> **Work instructions**:
- 1) Answer these questions from the news roundup:
(a) On what date is the dinner that Cory Booker will headline?
(b) Where is Booker holding a press conference today?
(c) How old is the officer who applied to the Port Authority?
- 2) Resume the news roundup after its last sentence.
___ Page excerpt
ON THE CAMPAIGN TRAIL - Chris Christie 2.0? Not exactly, but another New Jersey politician will soon be poking around Iowa cornfields, perhaps with pie, to woo the typical Iowan. We're talking about Sen. Cory Booker, which the Des Moines Register reports will be headlining an Oct. 6 dinner designed to highlight Democratic Presidential contenders. Booker, of course, says his appearance at the always terrific Hy-Vee Hall in Des Moines has absolutely nothing do with running for President. Nada. Rather, he is just really, really hyper-focused on ensuring Democrats win Iowa House seats in the upcoming midterms. Booker is in New Brunswick today for a press conference, so expect the first seven or eight questions to be about his Presidential ambitions.

NEWARK - Apparently, if you still live with mom and dad, don't apply to be a Port Authority cop. The NY Post is reporting a NYPD cop tried to get a job with the Port Authority, apparently for all the gobs of glorious overtime. And now he is suing. That's because the Port Authority found out this 28-year-old officer is still at home, maybe with mom still pressing his uniform, while dad pours the Count Chocula. Authorities noted the cop contributed nothing toward housing or food costs and that PA officers are required to be "self-reliant." One PA psychiatrist noted the applicant also had a "strong sense of entitlement," especially when it came to demanding that third heaping of mashed potatoes.
______
___ Supplied records
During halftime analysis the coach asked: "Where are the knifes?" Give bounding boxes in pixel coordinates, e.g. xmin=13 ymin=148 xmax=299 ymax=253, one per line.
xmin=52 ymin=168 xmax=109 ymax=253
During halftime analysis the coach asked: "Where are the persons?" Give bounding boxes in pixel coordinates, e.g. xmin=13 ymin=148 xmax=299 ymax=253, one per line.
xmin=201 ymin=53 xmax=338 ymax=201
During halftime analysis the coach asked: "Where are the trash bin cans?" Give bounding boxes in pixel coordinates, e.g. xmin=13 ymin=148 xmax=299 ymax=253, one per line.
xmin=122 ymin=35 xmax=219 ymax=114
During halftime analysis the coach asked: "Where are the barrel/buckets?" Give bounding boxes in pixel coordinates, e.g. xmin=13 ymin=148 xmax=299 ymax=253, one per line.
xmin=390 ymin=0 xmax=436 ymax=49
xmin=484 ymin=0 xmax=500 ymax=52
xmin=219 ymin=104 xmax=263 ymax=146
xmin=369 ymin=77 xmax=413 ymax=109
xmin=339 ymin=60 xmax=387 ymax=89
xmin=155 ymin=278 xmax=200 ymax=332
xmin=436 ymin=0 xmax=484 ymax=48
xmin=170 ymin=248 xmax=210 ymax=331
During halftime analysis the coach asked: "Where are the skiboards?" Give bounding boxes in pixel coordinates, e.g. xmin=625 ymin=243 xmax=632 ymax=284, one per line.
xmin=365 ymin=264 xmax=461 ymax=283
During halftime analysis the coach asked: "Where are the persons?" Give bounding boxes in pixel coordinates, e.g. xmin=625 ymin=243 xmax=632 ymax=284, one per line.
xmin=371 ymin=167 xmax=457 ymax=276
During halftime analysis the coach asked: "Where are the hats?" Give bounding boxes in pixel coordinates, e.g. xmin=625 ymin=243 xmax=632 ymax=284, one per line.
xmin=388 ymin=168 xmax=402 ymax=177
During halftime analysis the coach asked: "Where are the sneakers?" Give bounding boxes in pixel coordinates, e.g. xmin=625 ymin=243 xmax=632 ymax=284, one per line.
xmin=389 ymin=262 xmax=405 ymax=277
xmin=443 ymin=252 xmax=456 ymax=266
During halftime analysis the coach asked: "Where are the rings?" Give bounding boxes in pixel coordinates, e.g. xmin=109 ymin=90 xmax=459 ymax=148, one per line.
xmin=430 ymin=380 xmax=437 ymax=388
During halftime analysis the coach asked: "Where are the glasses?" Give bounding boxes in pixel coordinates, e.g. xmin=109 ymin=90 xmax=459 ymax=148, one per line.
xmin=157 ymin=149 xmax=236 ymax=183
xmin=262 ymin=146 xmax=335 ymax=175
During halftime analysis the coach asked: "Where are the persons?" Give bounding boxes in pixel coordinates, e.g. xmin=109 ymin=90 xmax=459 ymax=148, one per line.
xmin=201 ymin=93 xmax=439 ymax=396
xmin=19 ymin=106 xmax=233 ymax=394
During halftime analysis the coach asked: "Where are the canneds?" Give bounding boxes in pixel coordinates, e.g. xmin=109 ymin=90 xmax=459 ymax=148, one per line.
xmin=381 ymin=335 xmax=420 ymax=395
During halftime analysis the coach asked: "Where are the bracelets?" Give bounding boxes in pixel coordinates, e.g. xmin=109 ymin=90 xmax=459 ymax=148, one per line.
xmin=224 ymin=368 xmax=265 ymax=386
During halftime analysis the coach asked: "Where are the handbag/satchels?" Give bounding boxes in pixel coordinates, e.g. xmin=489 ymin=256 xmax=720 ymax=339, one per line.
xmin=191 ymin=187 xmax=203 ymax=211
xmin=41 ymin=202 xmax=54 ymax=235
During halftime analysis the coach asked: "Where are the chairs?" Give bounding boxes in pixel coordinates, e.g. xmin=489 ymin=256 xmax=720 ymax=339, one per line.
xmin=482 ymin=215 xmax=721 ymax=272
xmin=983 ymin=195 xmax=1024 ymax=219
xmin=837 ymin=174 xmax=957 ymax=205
______
___ Supplied records
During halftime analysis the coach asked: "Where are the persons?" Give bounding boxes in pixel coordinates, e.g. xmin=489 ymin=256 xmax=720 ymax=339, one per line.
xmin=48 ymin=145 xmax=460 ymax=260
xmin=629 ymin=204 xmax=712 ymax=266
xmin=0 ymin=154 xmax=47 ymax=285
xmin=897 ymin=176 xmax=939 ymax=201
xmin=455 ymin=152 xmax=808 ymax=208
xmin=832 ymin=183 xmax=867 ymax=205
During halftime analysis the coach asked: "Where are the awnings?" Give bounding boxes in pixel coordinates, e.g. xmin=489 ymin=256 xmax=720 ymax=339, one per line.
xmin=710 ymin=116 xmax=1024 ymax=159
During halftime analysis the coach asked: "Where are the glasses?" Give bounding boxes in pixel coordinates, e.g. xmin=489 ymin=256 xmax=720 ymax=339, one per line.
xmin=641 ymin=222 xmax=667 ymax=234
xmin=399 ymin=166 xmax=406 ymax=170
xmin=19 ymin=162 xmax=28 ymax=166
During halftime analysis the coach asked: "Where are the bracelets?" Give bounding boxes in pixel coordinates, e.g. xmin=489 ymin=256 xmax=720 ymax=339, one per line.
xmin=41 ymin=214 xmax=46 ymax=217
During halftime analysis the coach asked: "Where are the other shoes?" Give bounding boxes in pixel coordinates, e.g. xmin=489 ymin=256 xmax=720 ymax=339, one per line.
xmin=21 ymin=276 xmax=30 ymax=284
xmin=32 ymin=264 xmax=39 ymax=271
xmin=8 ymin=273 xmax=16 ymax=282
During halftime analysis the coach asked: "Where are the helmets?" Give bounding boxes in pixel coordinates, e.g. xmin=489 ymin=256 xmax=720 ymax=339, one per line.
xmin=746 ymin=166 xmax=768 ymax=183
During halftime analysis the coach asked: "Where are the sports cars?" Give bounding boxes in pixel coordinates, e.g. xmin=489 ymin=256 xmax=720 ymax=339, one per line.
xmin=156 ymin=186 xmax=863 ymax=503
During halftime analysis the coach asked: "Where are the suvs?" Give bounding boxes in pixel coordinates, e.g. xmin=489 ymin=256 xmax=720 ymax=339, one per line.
______
> **The results**:
- 1)
(a) Oct. 6
(b) New Brunswick
(c) 28

- 2)
IN OTHER IMPORTANT NEWS

PHILADELPHIA - Here's hoping the city's road crews have been up on road paving, as hundreds of naked bicyclists hit the streets, praying to avoid the cobblestones. They pedaled 10 miles on Saturday as part of the annual Philly Naked Bike Ride, taking in the sights from their, um, banana seats. The ride has three points, apparently: to protest the use of fossil fuels, advocate for bike safety and promote a positive body image. Or, maybe it's all just a fine excuse to ride around town to show off your helmet.

THIS DAY IN HISTORY

Some brutal inflation on this day in 1992, when Lucy is forced to raise the price of her psychiatric help to 47 cents, from a nickel.

WORD OF THE DAY

Schmooze - [SHMOOZ] - verb

Definition: To engage in informal conversation

Example: I plan to schmooze over Rosh Hashanah.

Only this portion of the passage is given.